* Supplied text *
------------------------------
Machine learning can be used to mine the ever-increasing data from online classes, helping teachers deliver on personalized education
When I started teaching data science and AI in Duke University’s Pratt School of Engineering, one thing that frustrated me was how little insight I actually felt I had into how effective my teaching was, until the end of semester final exam grades and student assessments came in. Being new to teaching, I spent time reading up on pedagogical best practices and how methods like mastery learning and 1:1 personalized guidance could drastically improve student outcomes. Yet even with my relatively small class sizes I did not feel I had enough insight into each individual student’s learning to provide useful personalized guidance to them. In the middle of the semester, if you had asked me to tell you exactly what a specific student had mastered from the class to date and where he/she was struggling, I would not have been able to give you a very good answer. When students came to me for 1:1 coaching, I had to ask them where they needed help and hope that they were self-aware enough to know.
------------------------------
* Data entries *
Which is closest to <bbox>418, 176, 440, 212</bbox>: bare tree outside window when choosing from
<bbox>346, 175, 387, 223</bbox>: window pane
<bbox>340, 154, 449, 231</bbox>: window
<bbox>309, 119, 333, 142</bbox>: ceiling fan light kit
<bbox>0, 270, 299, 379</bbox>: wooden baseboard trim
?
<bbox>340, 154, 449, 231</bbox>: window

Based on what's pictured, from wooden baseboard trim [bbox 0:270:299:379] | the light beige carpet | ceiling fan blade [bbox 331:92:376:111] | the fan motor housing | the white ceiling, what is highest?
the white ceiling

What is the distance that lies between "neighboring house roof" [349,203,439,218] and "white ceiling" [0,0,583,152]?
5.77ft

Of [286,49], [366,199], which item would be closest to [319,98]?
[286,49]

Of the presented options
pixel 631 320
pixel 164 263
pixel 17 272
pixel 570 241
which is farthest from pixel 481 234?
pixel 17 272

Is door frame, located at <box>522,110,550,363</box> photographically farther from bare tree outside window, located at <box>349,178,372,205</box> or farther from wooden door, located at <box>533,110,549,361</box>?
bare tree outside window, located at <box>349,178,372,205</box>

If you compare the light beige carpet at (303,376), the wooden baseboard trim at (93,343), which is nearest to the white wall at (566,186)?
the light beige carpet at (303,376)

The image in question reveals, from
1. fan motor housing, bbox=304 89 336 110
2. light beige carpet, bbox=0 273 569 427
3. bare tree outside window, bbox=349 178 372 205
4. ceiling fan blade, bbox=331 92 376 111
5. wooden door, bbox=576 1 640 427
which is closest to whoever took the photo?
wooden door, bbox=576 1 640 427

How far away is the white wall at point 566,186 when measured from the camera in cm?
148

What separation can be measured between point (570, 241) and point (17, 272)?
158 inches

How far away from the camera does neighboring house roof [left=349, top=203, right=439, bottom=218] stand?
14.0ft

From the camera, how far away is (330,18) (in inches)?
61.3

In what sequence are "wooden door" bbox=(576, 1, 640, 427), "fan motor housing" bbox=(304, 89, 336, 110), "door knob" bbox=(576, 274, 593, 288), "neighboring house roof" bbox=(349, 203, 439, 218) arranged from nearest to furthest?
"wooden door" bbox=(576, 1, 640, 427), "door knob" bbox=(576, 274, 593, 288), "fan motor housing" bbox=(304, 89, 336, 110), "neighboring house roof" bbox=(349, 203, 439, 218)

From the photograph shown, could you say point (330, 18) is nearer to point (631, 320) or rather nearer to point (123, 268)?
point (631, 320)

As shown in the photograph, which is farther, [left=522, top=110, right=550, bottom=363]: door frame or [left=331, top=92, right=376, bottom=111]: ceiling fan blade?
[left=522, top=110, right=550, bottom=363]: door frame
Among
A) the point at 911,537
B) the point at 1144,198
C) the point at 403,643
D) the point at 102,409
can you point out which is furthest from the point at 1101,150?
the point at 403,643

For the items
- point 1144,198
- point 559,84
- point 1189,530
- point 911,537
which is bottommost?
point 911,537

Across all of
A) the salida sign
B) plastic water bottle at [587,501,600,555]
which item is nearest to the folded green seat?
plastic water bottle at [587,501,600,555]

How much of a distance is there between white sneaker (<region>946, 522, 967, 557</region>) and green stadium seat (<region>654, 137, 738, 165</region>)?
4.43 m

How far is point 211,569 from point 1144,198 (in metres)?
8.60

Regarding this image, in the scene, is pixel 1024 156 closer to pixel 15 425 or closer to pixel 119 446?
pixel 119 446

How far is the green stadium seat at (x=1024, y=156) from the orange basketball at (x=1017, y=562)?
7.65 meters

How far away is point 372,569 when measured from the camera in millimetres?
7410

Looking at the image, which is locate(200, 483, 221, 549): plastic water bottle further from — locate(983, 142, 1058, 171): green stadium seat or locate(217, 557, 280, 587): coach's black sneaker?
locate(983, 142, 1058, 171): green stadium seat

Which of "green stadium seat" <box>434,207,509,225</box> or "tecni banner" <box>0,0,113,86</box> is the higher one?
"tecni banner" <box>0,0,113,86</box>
------------------------------
* Goals *
- A) Answer these from the piece on using machine learning to help teachers:
(i) At which school did the writer teach?
(ii) What subjects did the writer teach there?
(iii) What did the writer have to ask students who came in for 1:1 coaching?
- B) Continue the piece on using machine learning to help teachers, starting after its last sentence.
You won't need the material for any of this.

* Task responses *
- A)
(i) Duke University's Pratt School of Engineering
(ii) Data science and AI
(iii) Where they needed help

- B)
Knowing that my colleagues in other programs and universities teach much larger class sizes than mine, I asked them how aware they felt they were of each of their students’ level of mastery at any point in time. For the most part, they admitted they were also largely “flying blind” until final assessment results came in. It is historically one of the most vexing problems in education that there is a tradeoff between scale and achievable quality of education: as class sizes grow larger, the ability of a teacher to provide the type of personalized guidance shown by learning science research to be most effective is diminished.
Yet as instructors in the new world of online education we have access to ever-increasing amounts of data at our fingertips which may give us insights into individual student learning — from recorded lecture videos, electronically submitted homework, discussion forums, and online quizzes and assessments. In summer 2020 I began a research project to explore how we could use this data to help us as instructors do our job better. The specific question I set out to answer was: “as an instructor, how can I use the data available to me to support my ability to provide effective personalized guidance to my students?”.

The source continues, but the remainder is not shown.